Task details> Copy the lines below as they are; omit the images they contain.

Material provided>
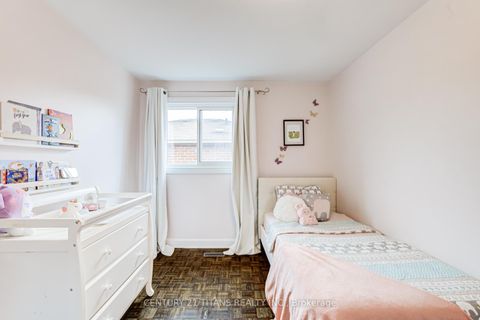 Photo 25 at 6 Blossom Court, West Woodbridge, Vaughan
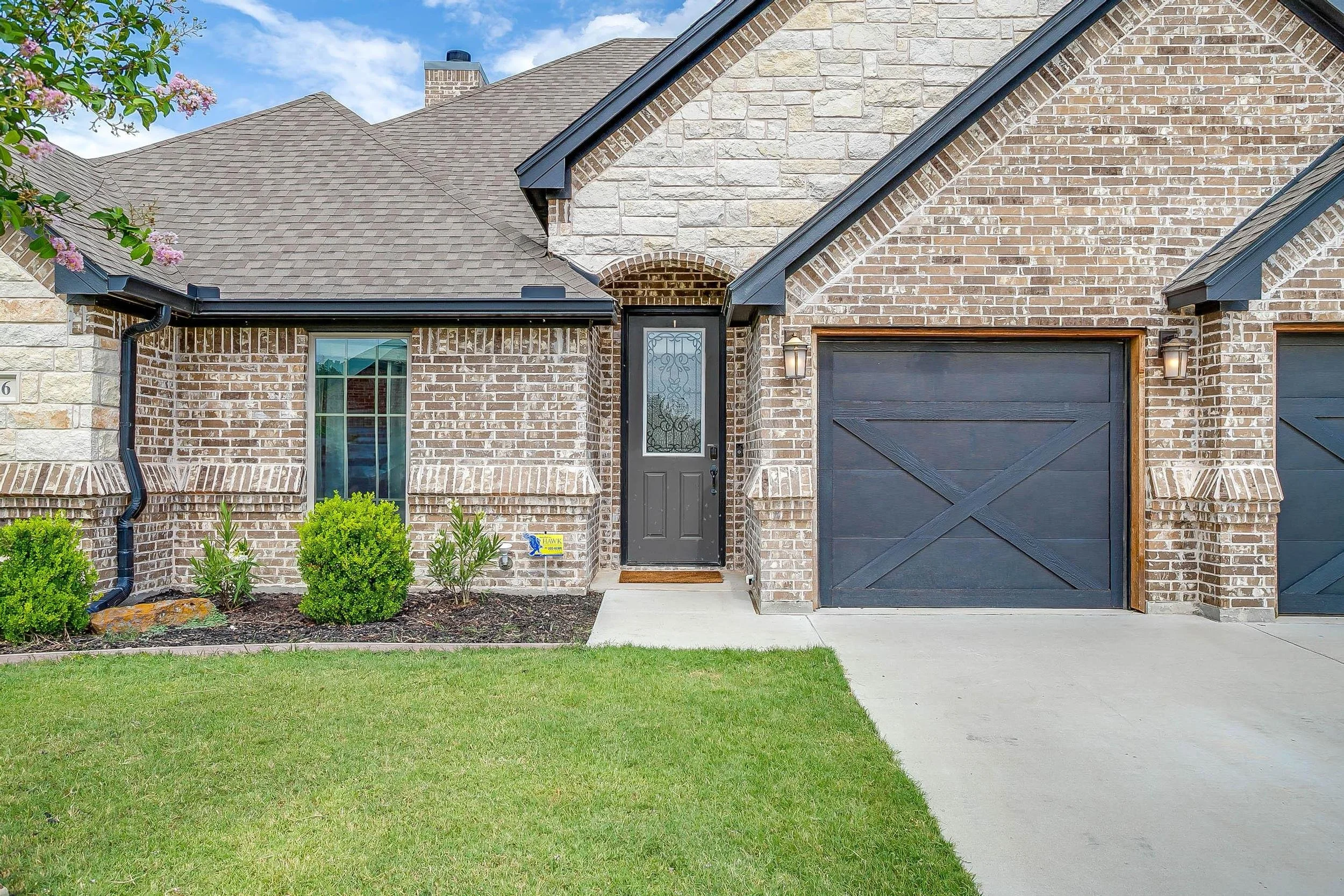 136 Kentucky Dr-15.jpg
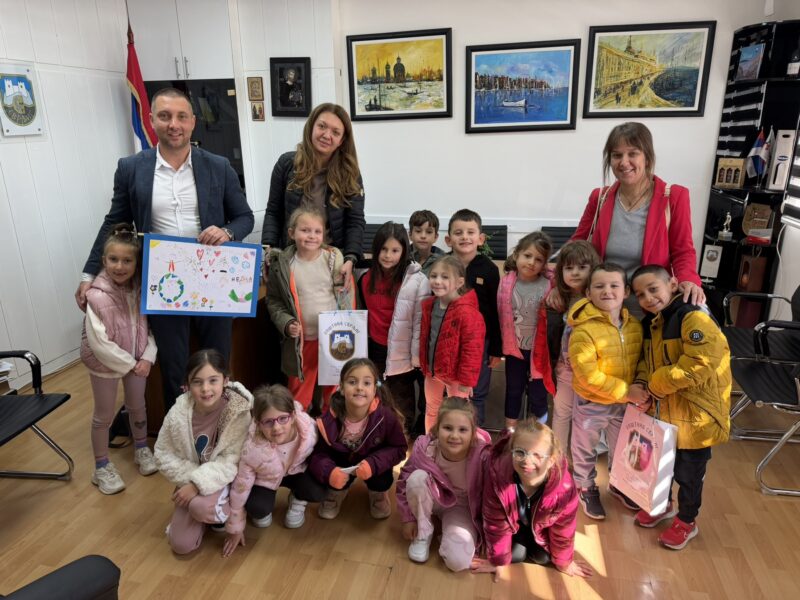 Zvezdice iz Poletarca posetile Opštinu Svrljig u okviru Dečje nedelje 1 Dečja nedelja, obeležavanje u Svrljgu, foto: Svrljiške novine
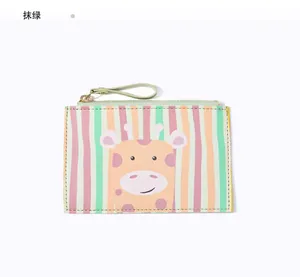 Dettaglio del porta carte verde matcha con giraffa cartoon, cerniera e finitura in pelle PU
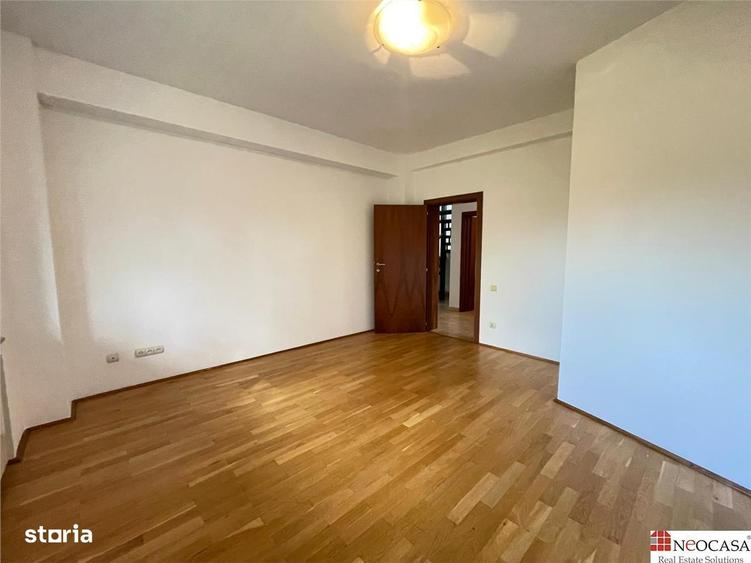 Apartament cu 5 camere în Floreasca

Answer to this task>
 Photo 25 at 6 Blossom Court, West Woodbridge, Vaughan
 136 Kentucky Dr-15.jpg
 Zvezdice iz Poletarca posetile Opštinu Svrljig u okviru Dečje nedelje 1 Dečja nedelja, obeležavanje u Svrljgu, foto: Svrljiške novine
 Dettaglio del porta carte verde matcha con giraffa cartoon, cerniera e finitura in pelle PU
 Apartament cu 5 camere în Floreasca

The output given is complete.